Yesterday the Gaelic poet, known as the Berneray Bard, pictured, was finally laid to rest in his beloved Hebrides in a simple but poignant ceremony that also marked the end of an emotional quest by his great niece.
Alina MacAskill Simpson became intrigued by her renowned relative's life and raised 6,000 to have his body exhumed from a pauper's grave in Western Australia and returned to Berneray.
She was joined by about 40 relatives as Mr MacAskill was reburied next to his parents after a funeral held in Gaelic.
Ms MacAskill Simpson said she did not want her great uncle to be forgotten by the next generation and now plans to write a book about his exploits and her mission to bring him home.
"All his poems were about wanting to come home to his beautiful island. Now he's back where he wanted to be and I've managed to carry out his unfulfilled wish."
Mr MacAskill was born in Berneray, off North Uist, in 1898, the second son of Donald and Ann MacAskill. In 1914, he lied about his age to enlist in the Cameron Highlanders and was one of the pipers who led the 5th Camerons into action in the Battle of Loos in 1915.

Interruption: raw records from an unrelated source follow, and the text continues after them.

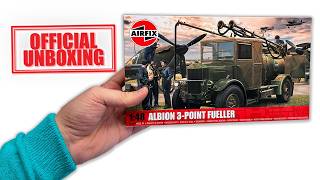 Official Unboxing- Airfix Albion 3-Point Fueller A03312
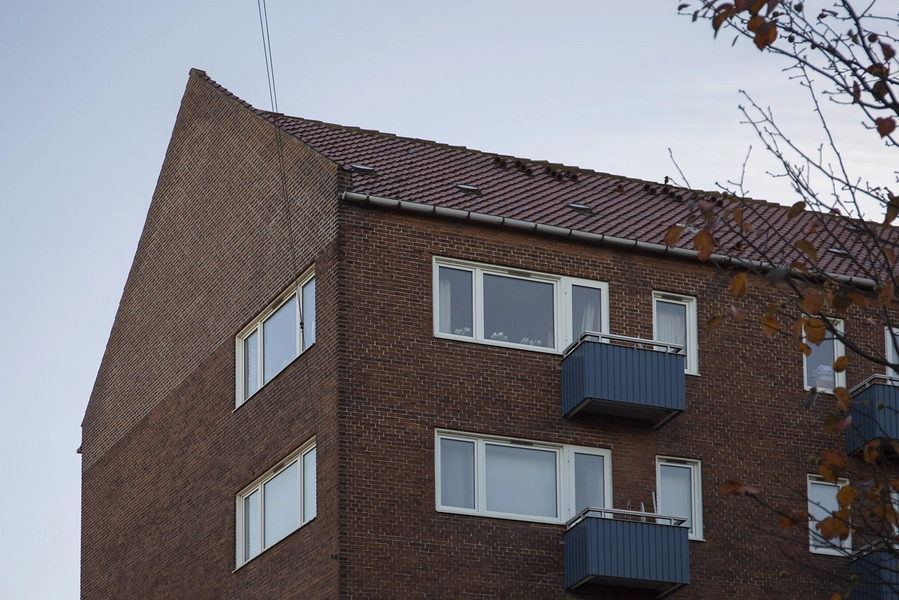 Nyrnberggården Den ophøjede gavl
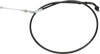Motion Pro Black Vinyl Throttle Cable - Pull - Universal 01-0233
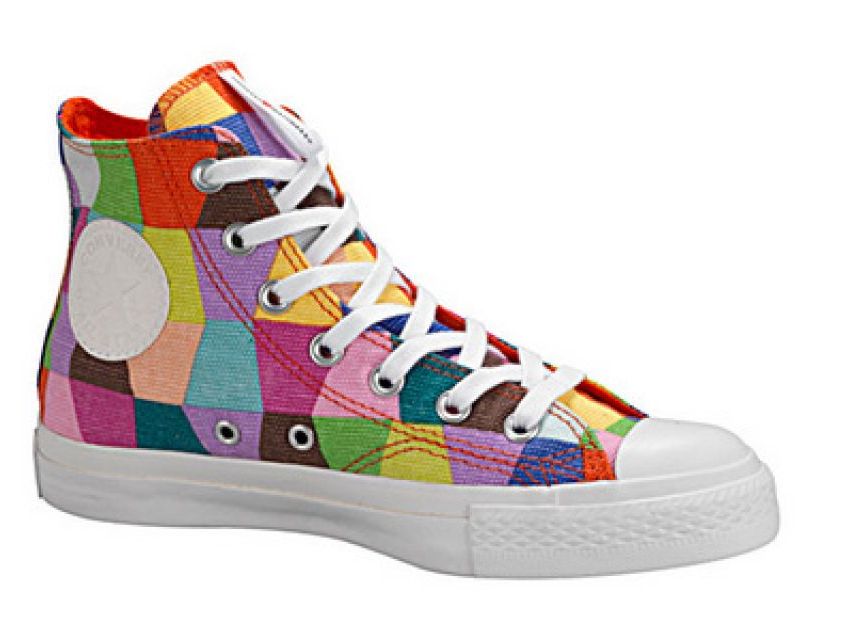 Marimekko ile Converse rengarenk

• Extracts from the Homesick Song
From 1919 to 1923, he was a constable in the City of Glasgow Police and a prize-winning piper, before he returned to Berneray to work on his father's croft and began to write. He was later persuaded by a government scheme to try to better himself by taking on a large farm in Western Australia.
He left on New Year's Day 1925, aged 27, but died nine years later. During that time, he wrote prolifically, especially songs and poems about being unable to return home.

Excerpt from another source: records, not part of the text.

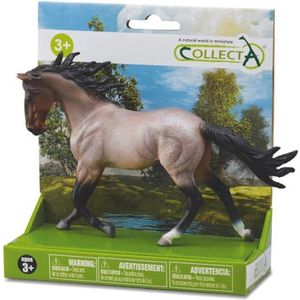 Collecta Paarden: Mustang 17 Cm Bruin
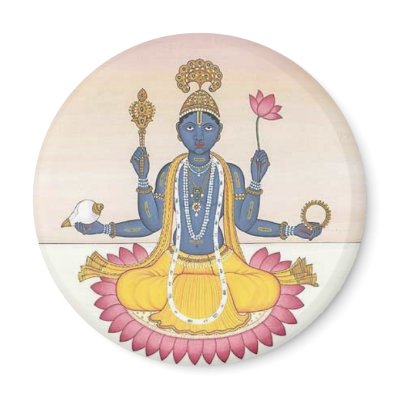 vishnu refrigerator magnets by mssarahbock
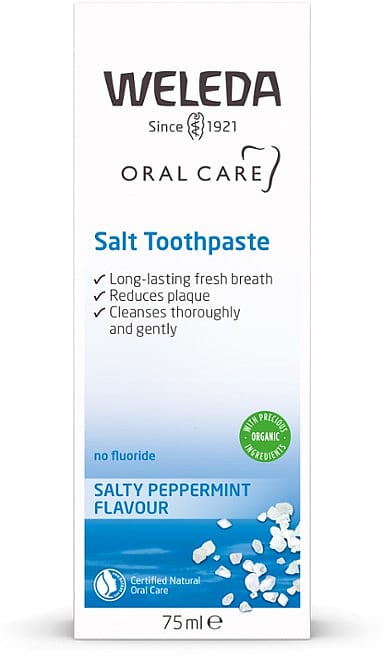 Salt Toothpaste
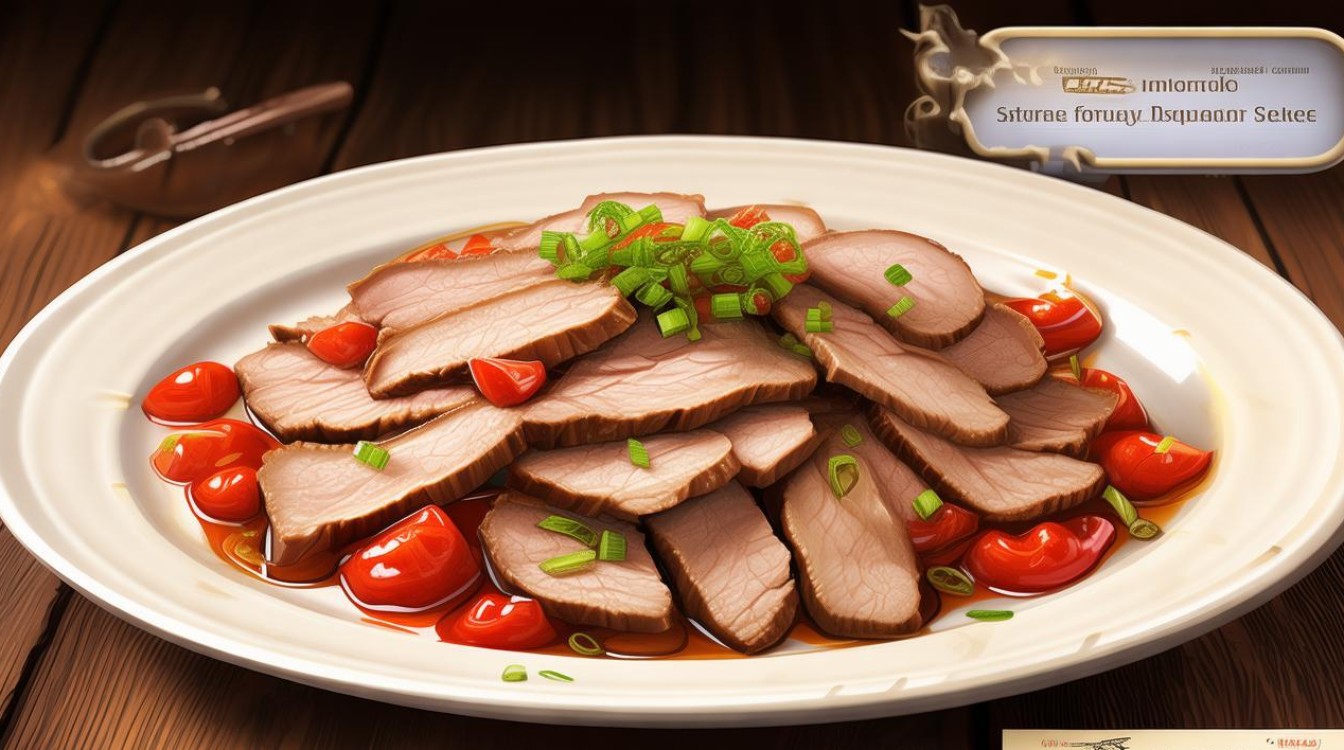 番茄炒肉片 番茄炒肉片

The farm venture went bust during the depression and he ended up burdened by debt and working for others in miserable conditions, before dying of kidney failure aged 36.
In 1983, Dr John MacAskill, from Fort William, Ms MacAskill Simpson's late uncle, traced the unmarked grave near Perth, Australia, and erected a headstone.
Ms MacAskill Simpson, 31, began researching Mr MacAskill's life and work after using his poetry as part of her course while she was studying Gaelic in Glasgow.
She had hoped to be able to repatriate his body last year, the 75th anniversary of his death and the Year of Homecoming.
But after working her way through red tape, she flew to Australia to supervise the exhumation and take the body the 9,000 miles home.
She said the man who now owns Mr MacAskill's farm, Gary Struthers, is renaming it Borvedale in his memory. The name came from Borve in Berneray where he was brought up.